Spatial questions linked to pictures
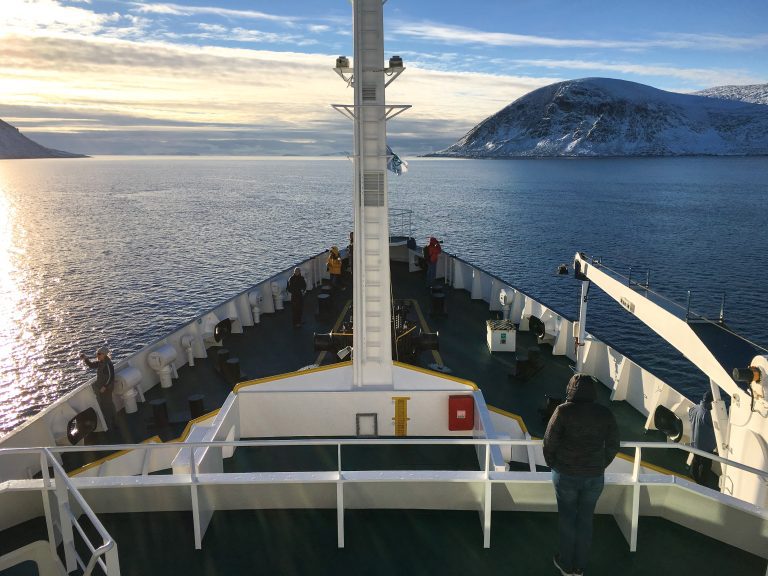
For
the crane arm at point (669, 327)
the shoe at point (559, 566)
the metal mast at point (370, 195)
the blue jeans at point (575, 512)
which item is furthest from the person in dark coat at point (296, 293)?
the blue jeans at point (575, 512)

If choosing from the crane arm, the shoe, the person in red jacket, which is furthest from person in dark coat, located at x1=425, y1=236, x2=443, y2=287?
the shoe

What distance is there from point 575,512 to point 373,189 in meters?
5.50

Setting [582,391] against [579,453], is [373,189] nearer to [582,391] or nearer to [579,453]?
[582,391]

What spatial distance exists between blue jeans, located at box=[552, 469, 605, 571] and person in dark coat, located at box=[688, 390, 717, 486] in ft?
14.9

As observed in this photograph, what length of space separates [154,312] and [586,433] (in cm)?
3736

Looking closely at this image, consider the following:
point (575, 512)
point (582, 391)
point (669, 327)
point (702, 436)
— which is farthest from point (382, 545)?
point (669, 327)

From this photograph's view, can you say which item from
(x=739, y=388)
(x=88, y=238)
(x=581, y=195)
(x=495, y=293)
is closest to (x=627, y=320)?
(x=495, y=293)

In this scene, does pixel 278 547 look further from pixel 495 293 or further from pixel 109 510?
pixel 495 293

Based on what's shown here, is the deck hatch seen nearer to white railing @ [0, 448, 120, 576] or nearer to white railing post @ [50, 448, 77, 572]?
white railing @ [0, 448, 120, 576]

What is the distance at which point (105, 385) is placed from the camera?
34.0ft

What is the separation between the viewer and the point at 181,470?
7.07m

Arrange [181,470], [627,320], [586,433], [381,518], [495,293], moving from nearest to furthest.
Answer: [586,433], [381,518], [181,470], [495,293], [627,320]

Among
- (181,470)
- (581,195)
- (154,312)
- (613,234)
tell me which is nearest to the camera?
(181,470)

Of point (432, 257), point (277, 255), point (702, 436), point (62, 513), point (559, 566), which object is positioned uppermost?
point (432, 257)
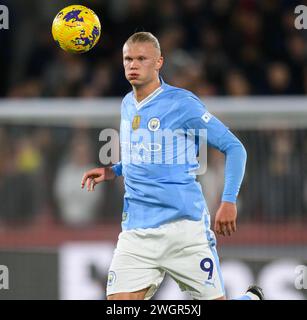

▶ [Problem to solve]
Give back every entry above word for word. Leave out the pictures.

▶ [Complete response]
For
the crane arm at point (669, 327)
the shoe at point (559, 566)
the metal mast at point (370, 195)
the blue jeans at point (575, 512)
which item is furthest from the person in dark coat at point (296, 293)?
the blue jeans at point (575, 512)

If choosing from the crane arm, the shoe, the person in red jacket, which is furthest from person in dark coat, located at x1=425, y1=236, x2=443, y2=287?
the shoe

What distance is there from point 575,512 to point 373,189 in meters?
5.50

Setting [582,391] against [579,453], is [373,189] nearer to [582,391] or nearer to [579,453]?
[582,391]

What spatial distance exists between blue jeans, located at box=[552, 469, 605, 571] and person in dark coat, located at box=[688, 390, 717, 486] in ft?
14.9

As observed in this photograph, what length of space separates [154,312] and [586,433] (in cm)?
3736

Looking closely at this image, consider the following:
point (575, 512)
point (582, 391)
point (669, 327)
point (702, 436)
— which is farthest from point (382, 545)?
point (669, 327)

From this photograph's view, can you say which item from
(x=739, y=388)
(x=88, y=238)
(x=581, y=195)
(x=495, y=293)
is closest to (x=627, y=320)?
(x=495, y=293)

In this scene, does pixel 278 547 look further from pixel 495 293 or further from pixel 109 510?
pixel 495 293

Based on what's shown here, is the deck hatch seen nearer to white railing @ [0, 448, 120, 576] or nearer to white railing post @ [50, 448, 77, 572]?
white railing @ [0, 448, 120, 576]

What is the distance at which point (105, 385) is placed from the camera?
34.0ft

What is the separation between the viewer and the point at 181,470?
7.07m

Arrange [181,470], [627,320], [586,433], [381,518], [495,293], moving from nearest to furthest.
Answer: [586,433], [381,518], [181,470], [495,293], [627,320]

Among
- (181,470)
- (581,195)
- (154,312)
- (613,234)
tell me which is nearest to the camera?
(181,470)

Of point (432, 257), point (277, 255), point (702, 436), point (62, 513), point (559, 566), which object is positioned uppermost?
point (432, 257)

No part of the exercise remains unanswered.